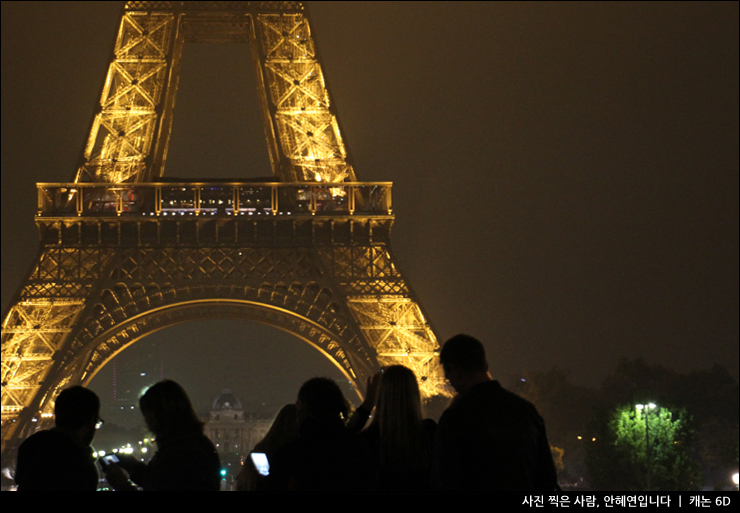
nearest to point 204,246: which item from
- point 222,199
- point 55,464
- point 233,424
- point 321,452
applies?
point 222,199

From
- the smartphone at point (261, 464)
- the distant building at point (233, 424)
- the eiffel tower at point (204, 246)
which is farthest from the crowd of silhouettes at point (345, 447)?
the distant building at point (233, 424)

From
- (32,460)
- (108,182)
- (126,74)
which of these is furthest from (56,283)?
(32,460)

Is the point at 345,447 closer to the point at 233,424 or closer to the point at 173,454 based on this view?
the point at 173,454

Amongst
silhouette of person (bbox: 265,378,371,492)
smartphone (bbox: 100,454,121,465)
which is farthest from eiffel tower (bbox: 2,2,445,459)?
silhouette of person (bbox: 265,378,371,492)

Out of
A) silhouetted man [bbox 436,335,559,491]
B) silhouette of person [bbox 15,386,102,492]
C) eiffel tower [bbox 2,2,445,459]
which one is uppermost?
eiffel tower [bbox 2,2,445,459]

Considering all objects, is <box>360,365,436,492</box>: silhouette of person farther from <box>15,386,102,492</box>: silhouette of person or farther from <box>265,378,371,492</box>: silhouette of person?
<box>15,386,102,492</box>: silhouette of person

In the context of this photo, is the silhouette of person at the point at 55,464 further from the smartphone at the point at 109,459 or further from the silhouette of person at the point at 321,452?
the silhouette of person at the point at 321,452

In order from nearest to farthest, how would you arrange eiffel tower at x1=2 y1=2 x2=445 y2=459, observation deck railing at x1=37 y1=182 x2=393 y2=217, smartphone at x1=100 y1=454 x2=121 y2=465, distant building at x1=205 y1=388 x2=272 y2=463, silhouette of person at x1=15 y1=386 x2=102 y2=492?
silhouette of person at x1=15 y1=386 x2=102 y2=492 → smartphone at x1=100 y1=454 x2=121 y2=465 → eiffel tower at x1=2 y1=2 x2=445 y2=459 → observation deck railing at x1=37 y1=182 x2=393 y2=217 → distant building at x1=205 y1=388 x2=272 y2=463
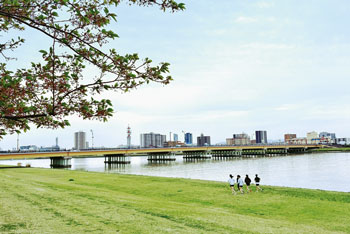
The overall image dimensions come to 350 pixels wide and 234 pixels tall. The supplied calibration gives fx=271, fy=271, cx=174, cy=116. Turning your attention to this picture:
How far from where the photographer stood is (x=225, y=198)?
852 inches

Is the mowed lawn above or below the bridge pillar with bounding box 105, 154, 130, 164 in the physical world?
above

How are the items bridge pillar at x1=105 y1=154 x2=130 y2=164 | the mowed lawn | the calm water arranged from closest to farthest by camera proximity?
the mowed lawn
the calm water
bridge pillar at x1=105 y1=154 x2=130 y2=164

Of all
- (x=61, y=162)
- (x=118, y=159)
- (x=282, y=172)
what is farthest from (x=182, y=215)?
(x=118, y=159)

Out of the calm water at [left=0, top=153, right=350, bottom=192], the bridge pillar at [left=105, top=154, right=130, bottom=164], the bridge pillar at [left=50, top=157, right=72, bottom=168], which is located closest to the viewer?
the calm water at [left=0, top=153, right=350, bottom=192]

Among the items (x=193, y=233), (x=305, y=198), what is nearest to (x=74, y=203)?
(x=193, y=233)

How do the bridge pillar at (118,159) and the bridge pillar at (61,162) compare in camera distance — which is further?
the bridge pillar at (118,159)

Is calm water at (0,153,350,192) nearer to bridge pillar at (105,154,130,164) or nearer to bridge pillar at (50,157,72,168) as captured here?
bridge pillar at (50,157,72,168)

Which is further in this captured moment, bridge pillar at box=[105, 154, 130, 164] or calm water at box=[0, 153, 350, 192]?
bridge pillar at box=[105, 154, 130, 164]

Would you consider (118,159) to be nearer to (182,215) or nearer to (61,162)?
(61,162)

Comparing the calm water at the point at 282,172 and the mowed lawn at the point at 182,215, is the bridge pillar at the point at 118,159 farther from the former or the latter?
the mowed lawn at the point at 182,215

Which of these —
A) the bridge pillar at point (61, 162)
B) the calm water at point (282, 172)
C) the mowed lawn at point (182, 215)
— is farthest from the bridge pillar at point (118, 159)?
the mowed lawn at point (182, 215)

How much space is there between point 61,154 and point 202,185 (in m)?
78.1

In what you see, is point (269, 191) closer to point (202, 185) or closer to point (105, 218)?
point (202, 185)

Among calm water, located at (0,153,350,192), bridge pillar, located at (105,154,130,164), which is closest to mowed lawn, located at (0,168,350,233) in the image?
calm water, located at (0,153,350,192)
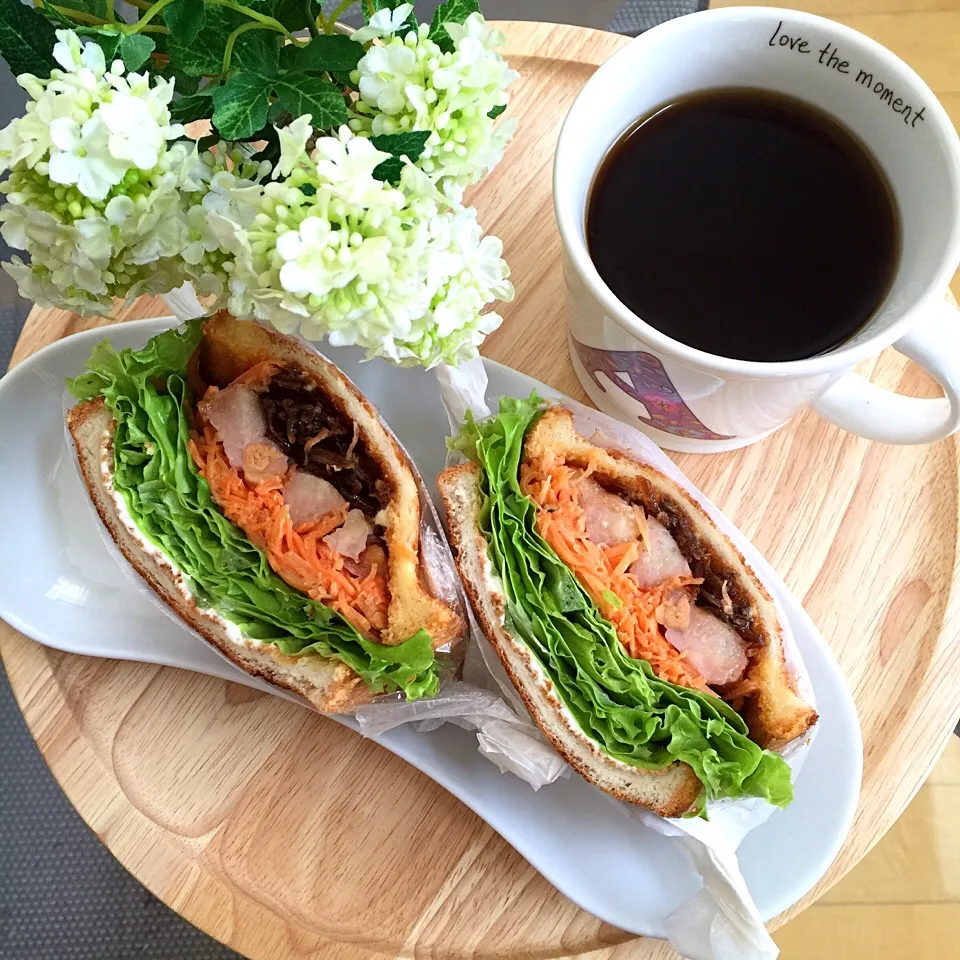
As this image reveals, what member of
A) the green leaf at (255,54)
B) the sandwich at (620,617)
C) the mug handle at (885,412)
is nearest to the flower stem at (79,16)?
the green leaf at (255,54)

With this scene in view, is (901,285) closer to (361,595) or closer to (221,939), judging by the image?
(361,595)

—————

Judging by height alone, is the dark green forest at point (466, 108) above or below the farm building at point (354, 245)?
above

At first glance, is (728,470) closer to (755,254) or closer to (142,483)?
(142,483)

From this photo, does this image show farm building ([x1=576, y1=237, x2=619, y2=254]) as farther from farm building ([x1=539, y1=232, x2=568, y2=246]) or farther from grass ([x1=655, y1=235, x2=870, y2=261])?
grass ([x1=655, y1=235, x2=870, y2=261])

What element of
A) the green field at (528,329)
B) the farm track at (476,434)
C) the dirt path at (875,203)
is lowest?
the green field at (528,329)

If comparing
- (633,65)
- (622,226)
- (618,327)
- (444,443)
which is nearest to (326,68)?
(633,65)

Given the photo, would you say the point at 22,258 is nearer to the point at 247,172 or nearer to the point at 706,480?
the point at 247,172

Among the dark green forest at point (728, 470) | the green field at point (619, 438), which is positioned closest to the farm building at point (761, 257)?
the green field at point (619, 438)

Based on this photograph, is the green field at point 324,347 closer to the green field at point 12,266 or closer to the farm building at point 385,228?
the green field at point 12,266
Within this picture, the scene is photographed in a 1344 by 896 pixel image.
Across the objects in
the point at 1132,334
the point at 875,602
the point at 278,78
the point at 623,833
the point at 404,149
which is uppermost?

—————

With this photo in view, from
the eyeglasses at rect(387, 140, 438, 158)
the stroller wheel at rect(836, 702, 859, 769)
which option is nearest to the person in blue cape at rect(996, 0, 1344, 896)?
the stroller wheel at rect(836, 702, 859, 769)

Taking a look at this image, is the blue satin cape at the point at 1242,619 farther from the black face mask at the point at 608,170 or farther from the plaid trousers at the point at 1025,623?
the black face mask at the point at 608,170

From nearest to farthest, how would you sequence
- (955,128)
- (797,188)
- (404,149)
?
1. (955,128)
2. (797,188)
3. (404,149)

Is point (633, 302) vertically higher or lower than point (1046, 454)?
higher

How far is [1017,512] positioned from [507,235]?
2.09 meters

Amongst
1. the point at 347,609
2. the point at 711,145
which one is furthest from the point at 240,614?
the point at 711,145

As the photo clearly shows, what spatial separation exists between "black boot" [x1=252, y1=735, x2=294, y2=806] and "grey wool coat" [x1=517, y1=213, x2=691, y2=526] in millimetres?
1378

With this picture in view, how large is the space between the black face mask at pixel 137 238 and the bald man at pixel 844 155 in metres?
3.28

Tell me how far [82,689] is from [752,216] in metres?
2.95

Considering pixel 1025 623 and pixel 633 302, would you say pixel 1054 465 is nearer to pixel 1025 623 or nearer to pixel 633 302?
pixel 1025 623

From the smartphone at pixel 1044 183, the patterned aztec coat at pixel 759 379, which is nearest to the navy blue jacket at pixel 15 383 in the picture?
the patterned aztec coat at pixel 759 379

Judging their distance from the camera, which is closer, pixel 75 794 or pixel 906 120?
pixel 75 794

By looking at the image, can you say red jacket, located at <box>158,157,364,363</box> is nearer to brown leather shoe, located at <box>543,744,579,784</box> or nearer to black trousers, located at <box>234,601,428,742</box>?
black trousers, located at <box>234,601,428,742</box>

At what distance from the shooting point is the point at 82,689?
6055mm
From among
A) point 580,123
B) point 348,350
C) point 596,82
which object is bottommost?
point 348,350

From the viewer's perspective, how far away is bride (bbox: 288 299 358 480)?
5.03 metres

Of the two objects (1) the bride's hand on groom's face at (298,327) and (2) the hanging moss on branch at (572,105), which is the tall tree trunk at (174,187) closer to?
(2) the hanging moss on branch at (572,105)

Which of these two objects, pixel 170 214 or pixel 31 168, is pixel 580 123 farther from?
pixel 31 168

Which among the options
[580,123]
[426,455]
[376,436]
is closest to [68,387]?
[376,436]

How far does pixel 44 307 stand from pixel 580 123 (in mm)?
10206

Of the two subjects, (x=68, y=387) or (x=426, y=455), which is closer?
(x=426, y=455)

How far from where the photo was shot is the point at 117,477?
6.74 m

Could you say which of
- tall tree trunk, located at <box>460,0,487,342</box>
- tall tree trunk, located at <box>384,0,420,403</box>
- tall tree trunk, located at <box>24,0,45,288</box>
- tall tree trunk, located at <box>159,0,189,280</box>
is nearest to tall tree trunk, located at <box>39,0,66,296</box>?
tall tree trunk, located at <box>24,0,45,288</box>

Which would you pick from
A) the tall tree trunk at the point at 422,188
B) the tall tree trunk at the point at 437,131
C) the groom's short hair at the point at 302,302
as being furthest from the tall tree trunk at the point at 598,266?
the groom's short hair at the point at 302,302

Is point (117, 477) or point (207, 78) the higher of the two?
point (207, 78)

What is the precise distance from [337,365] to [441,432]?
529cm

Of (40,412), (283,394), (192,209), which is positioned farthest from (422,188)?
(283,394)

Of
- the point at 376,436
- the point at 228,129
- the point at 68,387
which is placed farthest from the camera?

—————

Task goal:
Report how many lines in the records above contain the string "observation", with case counting. Give only the number.

Task response:
2